The 2021 Budgetary Planning Report prepared by the Parliamentary Budget Office (PBO) is devoted to analysing the 2021 Economic and Financial Document (EFD) and elaborates on the substance of the parliamentary hearing held by the Chairman, Giuseppe Pisauro, on 21 April as part of the preliminary examination of the EFD by the Budget Committees of the Chamber and the Senate.
The Report is divided into two chapters, the first of which is dedicated to an analysis of the macroeconomic scenario and the forecasts underlying the EFD for the 2021-2024 period. In accordance with the procedure provided for in the framework agreement with the Ministry for the Economy and Finance (MEF) and with the support of the panel of independent forecasters consisting of CER, Oxford Economics, Prometeia and REF.ricerche, the PBO assessed the macroeconomic scenarios published in the EFD for the four-year forecasting period, ultimately endorsing them.
The rate of real GDP growth this year is lower than the median forecast of the panel, while it is close to the upper bound in 2022, thus representing a risk for the forecast in the EFD. Comparing the MEF’s policy macroeconomic scenario with projections recently issued by leading institutional and private forecasters, the EFD’s macroeconomic scenario is also acceptable, albeit ambitious for the next few years. The macroeconomic scenario for Italy nevertheless remains exposed to various factors of uncertainty, primarily attributable to the evolution of the pandemic and the success of vaccination campaigns in Italy and the rest of the world. The risk factors are varied and mainly on the downside, both in the short and medium/long term.

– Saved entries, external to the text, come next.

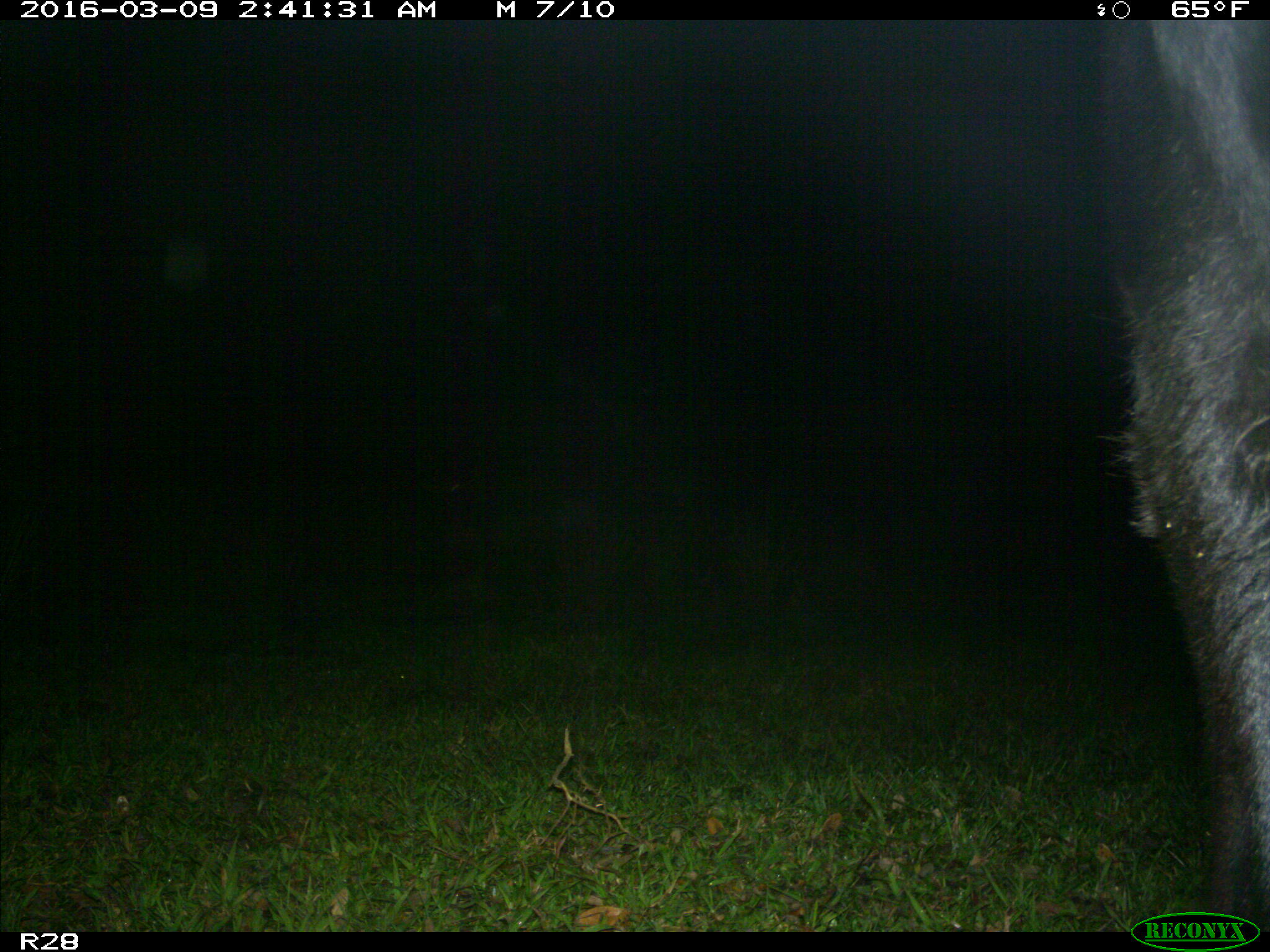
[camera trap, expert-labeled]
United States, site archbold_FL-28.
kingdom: Animalia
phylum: Chordata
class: Mammalia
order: Artiodactyla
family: Bovidae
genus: Bos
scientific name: Bos taurus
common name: domestic cow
Bos taurus (domestic cow).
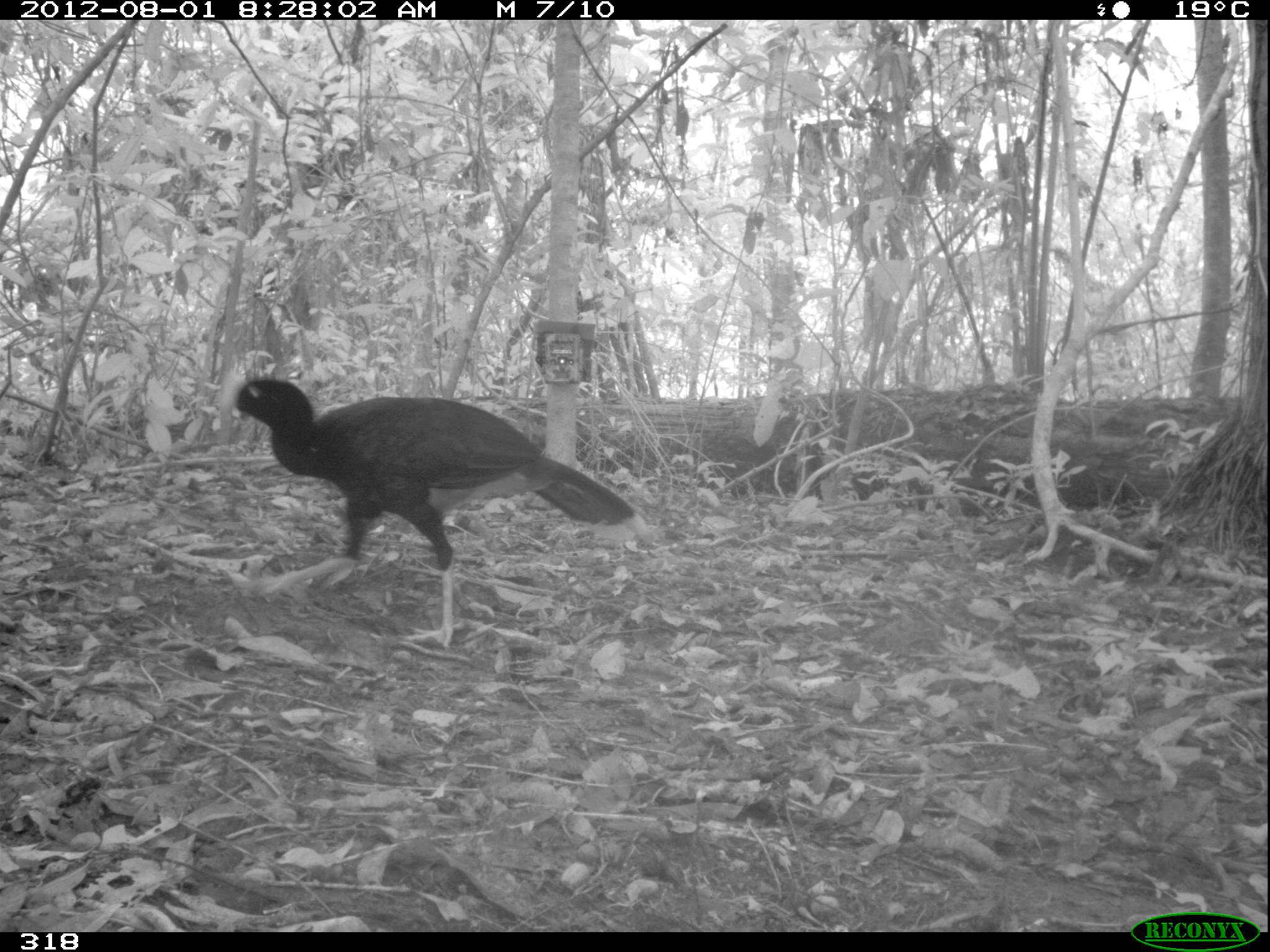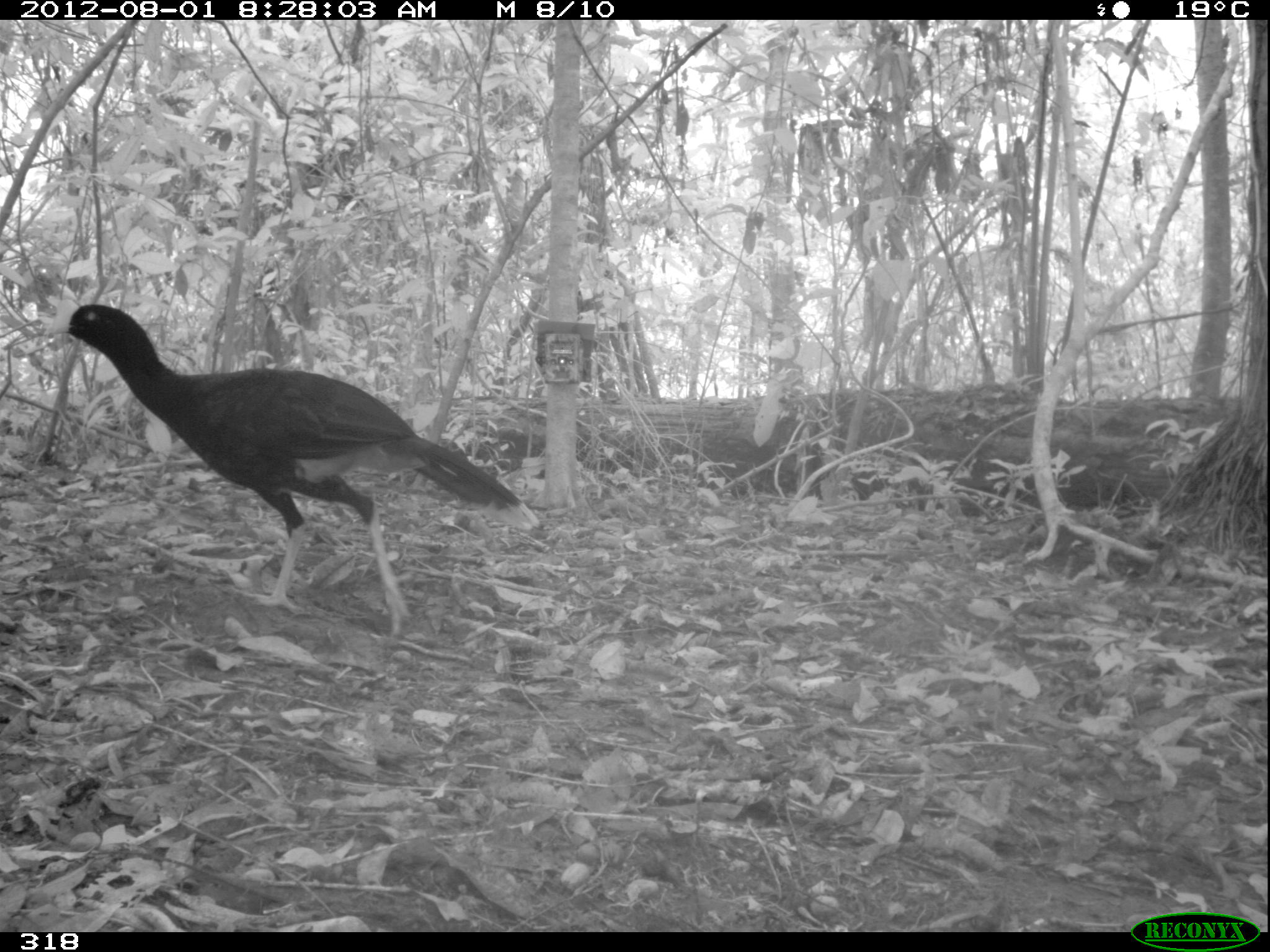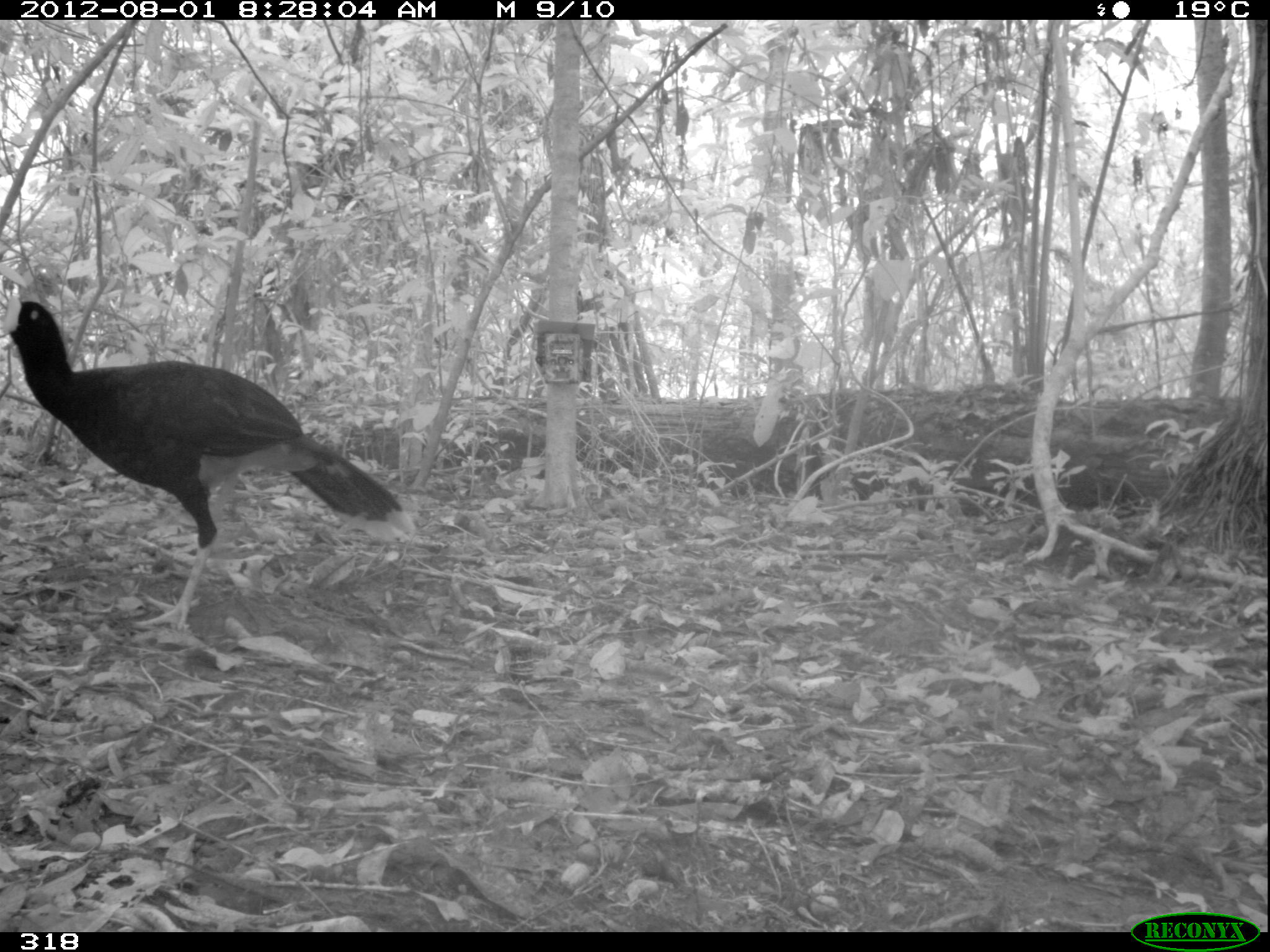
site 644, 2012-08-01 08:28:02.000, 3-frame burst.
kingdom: Animalia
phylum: Chordata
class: Aves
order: Galliformes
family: Cracidae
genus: Mitu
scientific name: Mitu tuberosum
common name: razor-billed curassow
Mitu tuberosum (razor-billed curassow).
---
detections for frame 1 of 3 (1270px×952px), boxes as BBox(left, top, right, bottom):
mitu tuberosum: BBox(213, 367, 656, 654)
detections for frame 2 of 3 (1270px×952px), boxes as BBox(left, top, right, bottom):
mitu tuberosum: BBox(42, 297, 541, 644)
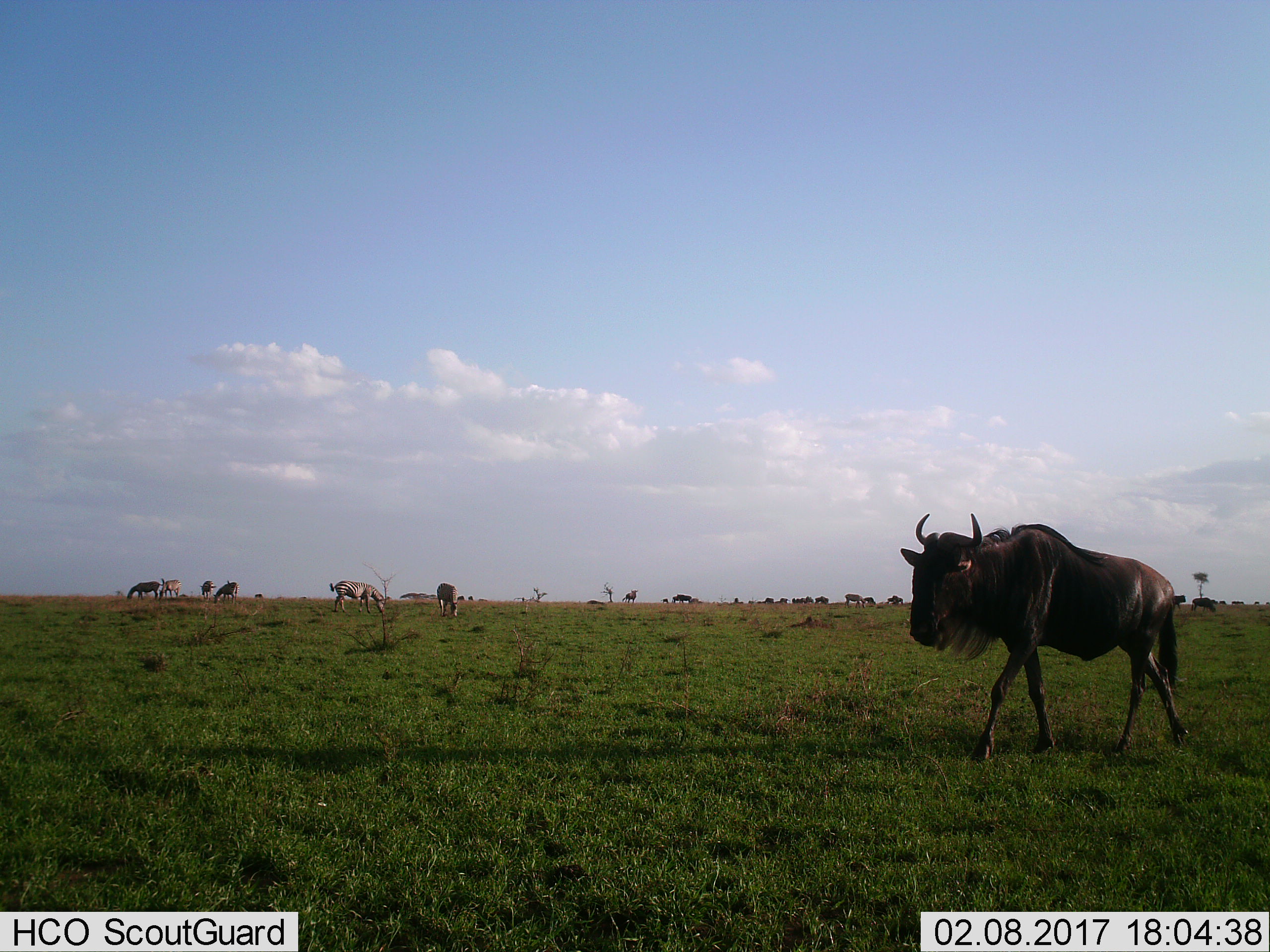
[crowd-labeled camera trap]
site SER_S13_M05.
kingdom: Animalia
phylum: Chordata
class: Mammalia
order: Artiodactyla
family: Bovidae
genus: Connochaetes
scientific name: Connochaetes taurinus taurinus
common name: blue wildebeest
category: wildebeestblue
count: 6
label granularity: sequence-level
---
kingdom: Animalia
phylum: Chordata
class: Mammalia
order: Perissodactyla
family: Equidae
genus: Equus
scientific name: Equus quagga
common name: plains zebra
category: zebraplains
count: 7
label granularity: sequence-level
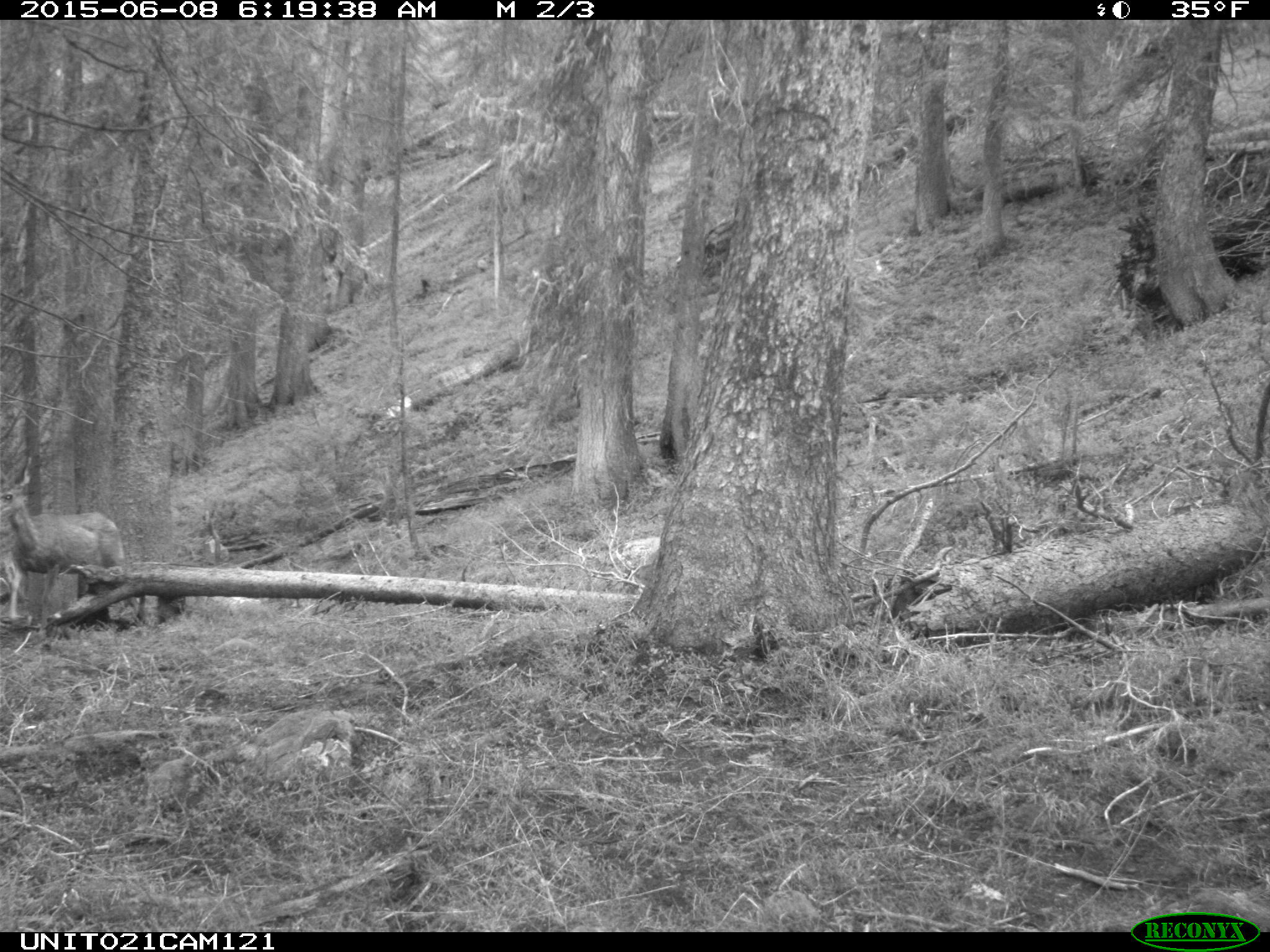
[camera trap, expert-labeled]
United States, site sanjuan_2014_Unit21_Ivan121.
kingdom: Animalia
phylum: Chordata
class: Mammalia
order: Artiodactyla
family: Cervidae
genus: Odocoileus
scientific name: Odocoileus hemionus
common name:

The second chapter of the Report is dedicated to an analysis of the trend and policy scenario for the public finances set out in the EFD, of the information provided in the National Recovery and Resilience Plan (NRRP) in the version presented by the Government to Parliament on April 26 and subsequently submitted to the European Commission, and of the policy scenario for developments in the public debt.
Compared with the trend scenario, the public finance policy scenario outlined in the EFD points to a deterioration in the public finance balances for the 2021-2023 period, with net borrowing of 11.8, 5.9 and 4.3 per cent of GDP in 2021, 2022 and 2023 respectively, before returning to the trend level (3.4 per cent) in 2024. The policy public finance scenario updated in the EFD also revises the objectives with respect to those indicated last autumn: the return of the deficit to 3 per cent of GDP slips from 2023 to 2025 and the path towards the MTO is recalibrated to bring the debt/GDP ratio back to the pre-crisis level (134.6 per cent) by the end of the decade.
The factors explaining the differences between the policy public finance scenario and the trend figures include the revision of the NRRP and the addition of national resources. As anticipated at the hearing of the Minister for the Economy and Finance on 8 March 2021, the new version of the NRRP maintains the basic approach of the proposal presented by the previous Government, but addresses several important aspects more comprehensively, incorporates some of the guidelines that emerged from the parliamentary examination of the proposed measures and takes account of information that has become available in recent months.
The overall resources envisaged in the final version of the NRRP have been increased. The total value of the projects included in the Plan increases by over €11 billion compared with the previous version (if we also consider the €14.4 billion in excess spending proposed in that version) to about €236 billion, enabling an increase, in absolute value, in the resources appropriated for virtually all of the planned programmes. Within this total amount, additional resources have been increased by €44.5 billion compared with the Plan proposed last January. This increase is equal to the sum of the €31 billion of national resources connected with the complementary investment fund and the €13.5 billion of RRF lending transformed from replacement loans into additional loans. The final version of the Plan is also places a greater emphasis on structural reforms, identifying two areas in particular – public administration and justice – as candidates for far-reaching reforms that are expected to have a significant impact on the economic, administrative and social structure of the country. The NRRP focuses on the objectives, the tools for implementation and the timing of these “horizontal” reforms. These are ambitious and complex projects, which at the moment are only sketched out at the conceptual level and whose more detailed definition will require a substantial body of implementing legislation that will have to be introduced on a tight timetable.
It should also be noted that the final version of the NRRP has added information concerning the governance of the Plan itself. The structure for the implementation of the NRP is divided into three levels: effective management of the various interventions by central government, regions and local authorities; centralised operational coordination by a dedicated unit established at the MEF; and the establishment of a steering committee at the Presidency of the Council of Ministers to exercise high-level political authority. Finally, the implementation of the NRRP will be accompanied by a constant flow of information for the various stakeholders, including the general public, to be disseminated through a special portal.